It is we electrons who have so very far outdistanced all material carriers of news. You must acknowledge that the best runner, the swiftest horse, the fastest express train, and the prize carrier pigeon, are all nowhere when compared with us electrons.
But I do not wish to mislead you in any way, and I can speak from personal experience in this case. We do not race off with man's messages in the same sense as these other messengers do. Our swiftness of communication depends upon the simple fact that man provides a whole connecting regiment of us between the two distant places. And when the order to march is given we all move off at practically the same moment. In this way the electrons at the far end of the connecting wire are able to cause signals there immediately. This is the secret of man's success in being able to hold immediate communication with his distant friends. His success is due entirely to the co-operation of us electrons.
My personal experience has been in connection with a very simple telegraphic arrangement. Indeed, the most of our duties in transmitting messages are performed with this particular kind of instrument, known as a "Morse sounder."
At the time of which I speak, I had become attached to an atom of iron in the end of a long telegraph wire. From this you will probably guess that my experience was gained some time ago, for man does not use iron wires nowadays in fitting up telegraph lines. He used iron at first, and some of these lines still exist, but when he discovered that a very much lighter copper wire would serve the same purpose, he discarded the heavy iron wires. Man explained the matter by saying that the copper offered less resistance to the electric current, and the majority of people were quite satisfied with this kind of explanation. Of course these are merely convenient phrases which give man no real reason for the difference.

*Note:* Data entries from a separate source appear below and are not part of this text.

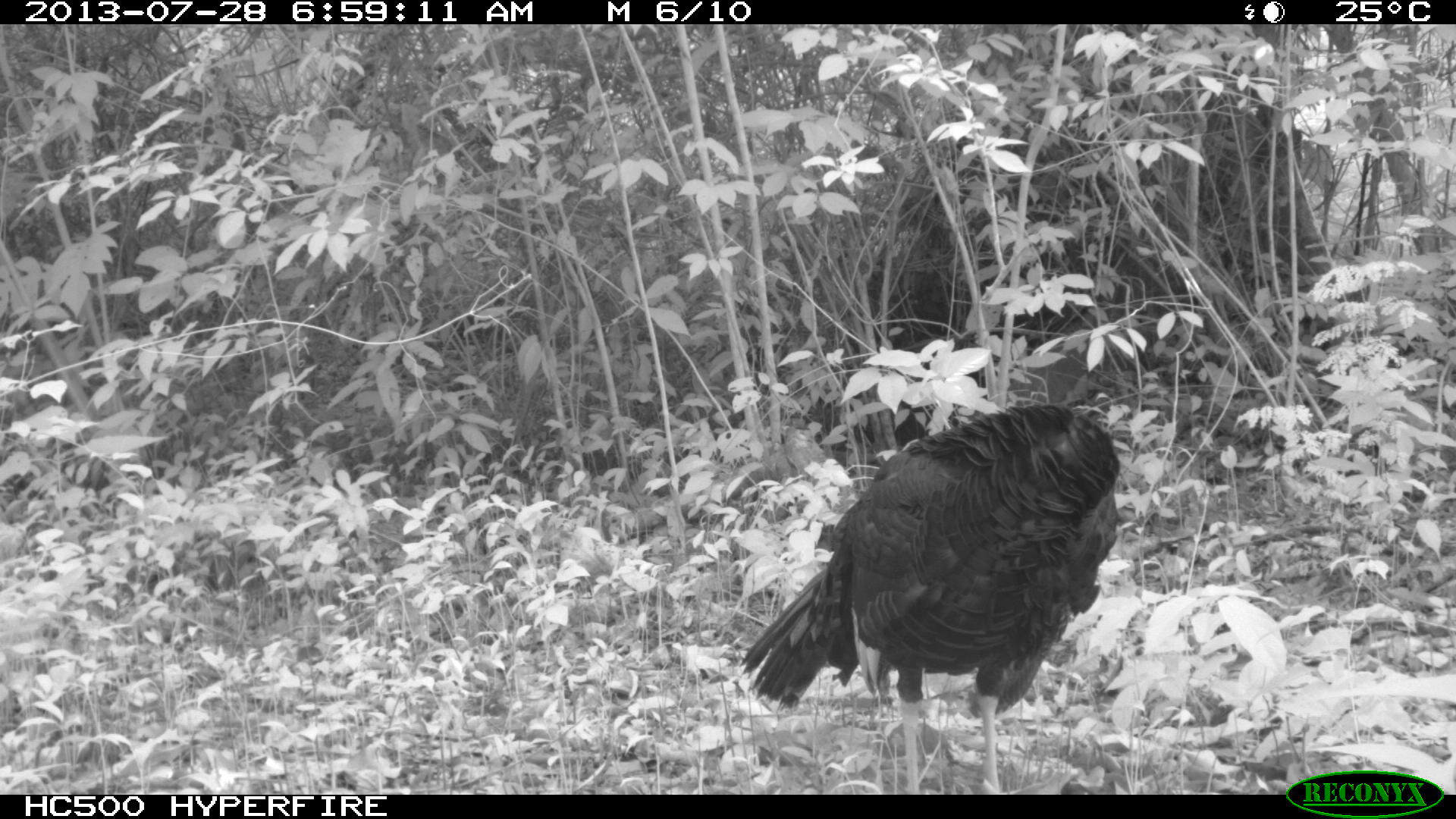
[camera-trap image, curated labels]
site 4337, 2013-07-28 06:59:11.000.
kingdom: Animalia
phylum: Chordata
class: Aves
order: Galliformes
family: Phasianidae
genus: Meleagris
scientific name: Meleagris ocellata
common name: ocellated turkey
Meleagris ocellata (ocellated turkey), count 1.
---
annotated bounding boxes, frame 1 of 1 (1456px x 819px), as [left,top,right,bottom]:
meleagris ocellata: [738,401,1121,794]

The real reason is that we electrons are able to move about from one copper atom to another with very much greater ease than we can among the iron atoms. That is the reason why man made the change from iron to copper wires, although he had no idea of the reason at the time.
To return to my experience in connection with a telegraph instrument, I found that we were being subjected to a series of forced marches. The whole regiment of electrons along the line made a forward move. The line of march ended in a short length of fine wire wound around a piece of soft iron to form an electro-magnet. The end of the wire dipped into the earth, as I have explained in an earlier chapter.
Now all that we electrons had to do was to make a forward move, halt, forward again, another halt, and so on. Sometimes the signal to halt was longer in being given than at other times, but we found that this was intentional, and that there were two definite lengths of march. I have explained already how we marching electrons cause an electro-magnet to attract a piece of iron and let it go again as soon as we cease marching. It only remains for me to give you a general statement of how we work the Morse telegraph.
Man has arranged a little lever with an iron end-piece immediately above the electro-magnet, so that the magnet may attract it. Of course you are aware that it is the electrons within the soft-iron core of the electro-magnet who produce the magnetic effect. Every time we electrons in the surrounding wire make a forward move, the electro-magnet pulls down the end of the little lever referred to. As long as we keep marching, so long will the end of the lever remain down, but the moment we halt, the lever is free to be pulled up by a spring attached to it. The movements of the lever indicate the length of our long and short marches, and it is by means of these that man sends signals. All that he does is to control our march, by means of an electric push and a battery at one end of the wire, and it is we who produce the signals at the distant end of the wire. Each time man presses the push we move the distant lever. When we pull the lever down it is so arranged that it makes a sound like "click," and when we let it spring up against a stop it makes another sound not unlike "clack." Our long and short marches are therefore converted into long and short "click-clacks." Man has made a simple code of signals representing his alphabet, and right merrily do we rap out the signals for which we receive orders at the distant end of the wire, while some one at the other end listens to the sounds we cause to be made.
I have told you enough of our duties to let you see how we are able to carry man's news from one part of the earth to any other part. By far the greatest part of our signalling work is done with this simple Morse sounder.
It may interest you to note that we can produce those signals far faster than man can read them. When man found this out he took advantage of our powers. He made an automatic transmitter which could manipulate the make-and-break of the battery current far more rapidly than any human fingers could do. Then as we rapped off the signals with lightning speed at the distant end, he attached a little ink-wheel to the end of the moving lever, so that it could mark short and long strokes on a ribbon of paper passing close to it. Although man could not distinguish the signals by his ear he was able to read the record of those we caused to be left upon the paper ribbon.